First up it was time for a new award, the John Leonard Prize, named in memory of the longtime NBCC member and ebullient NY Times reviewer.  Each year it will be given to an author for a first book, in any genre. It had earlier been announced that Anthony Marra, author of A Constellation of Vital Phenomena (Hogarth Press at Crown Publishing) was the inaugural recipient. His novel is set amid the war in Chechnya. Then, Katherine A. Powers, who has a regular books column in the BN Review, received the NBCC’s Nona Balakian Citation for Excellence in Reviewing. She gave a congenial talk setting forth her own principles of reviewing. Among these was that she tries to avoid lordly pronouncements of approval or condemnation, as if she were representing some “cohort of worthies.” She declared herself in service to the reader and the author, and quoted a memorable line from H.L. Mencken: “Criticism is prejudice made plausible.” Next, pioneering man of Hispanic letters Rolando Hinojosa-Smith received the Ivan Sandrof Lifetime Achievement Award for his contributions to the literature of Mexican-Americans.

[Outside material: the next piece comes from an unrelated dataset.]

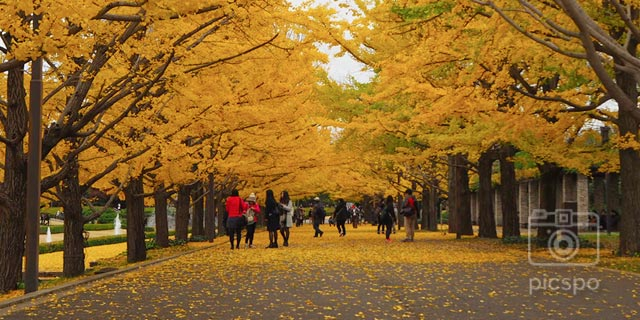 Autumn leaves of Showa Memorial Park! Ginkgo Ver.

After naming all five poet finalists, chair of the Poetry committee David Biespiel began the presentation of awards that, unlike the three above, were not decided until yesterday afternoon, only a few hours before this ceremony. After naming all the poet finalists while their four book jackets flashed across the on-stage screen, David announced that Frank Bidart was the recipient of the NBCC for his book Metaphysical Dog (FSG). Bidart brought some papers to the lectern, and joked that each time he’s nominated for something, he prepares remarks and when he doesn’t win, files them away, continually adding to them each time he’s on a shortlist. This got a laugh from the audience, especially, after he said, “It’s true.” In fact, his acceptance speech was an elegant one. He described himself as a neo-modernist, not a post-modernist, saying he didn’t feel the need to be in conflict with his poetic predecessors. As to his own work, citing the words of a critic who upon hearing Maria Callas for the first time had written that the experience was like “biting in to a lemon,” he offered a hope that his own poems offer readers a similarly astringent quality. Quoting a great sentence from King Lear, “Ripeness is all. Come on.” Bidart pointed out that profound as it is, it’s not actually the last line of the scene. Instead, Gloucester points playgoers to the plurality of existence, uttering, “That’s true, too.”

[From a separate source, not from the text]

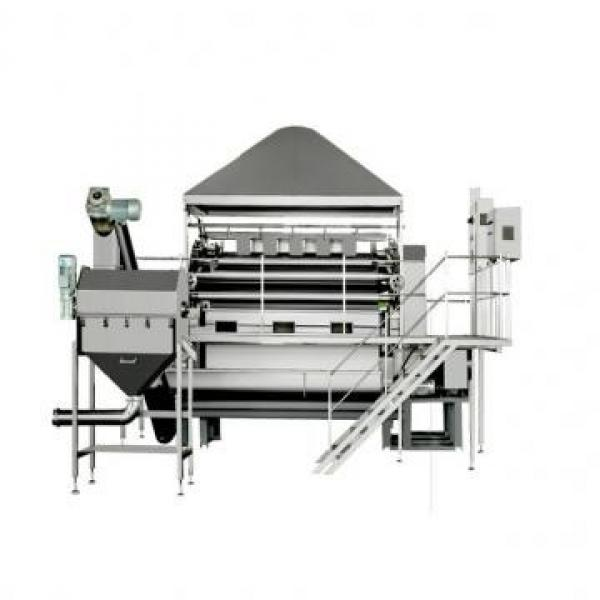 Toasted Extrusion Breakfast Cereals Making Corn Flakes Machine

Next, the award in Criticism was given to Franco Moretti for his book Distant Reading (Verso Press), with essays that use data, charts and other apparatus to consider reading in new ways. With Moretti’s arrival at the lectern he made a confession that held true the rest of the night: he had not expected to win and didn’t prepare remarks. He had a lovely Italian accent and the audience found him charming.

With a new precedent oddly established by Moretti, each of of the four recipients who followed uttered a version of the same thing, accepting the award graciously, and briefly. As it happened, four times in a row, the audience laughed a little more at it, as the recipient would sheepishly cop to his or her forgivably mild dereliction. Mild because audiences always expect to be held for a long time, and this was a veritable vacation from standard awards palaver.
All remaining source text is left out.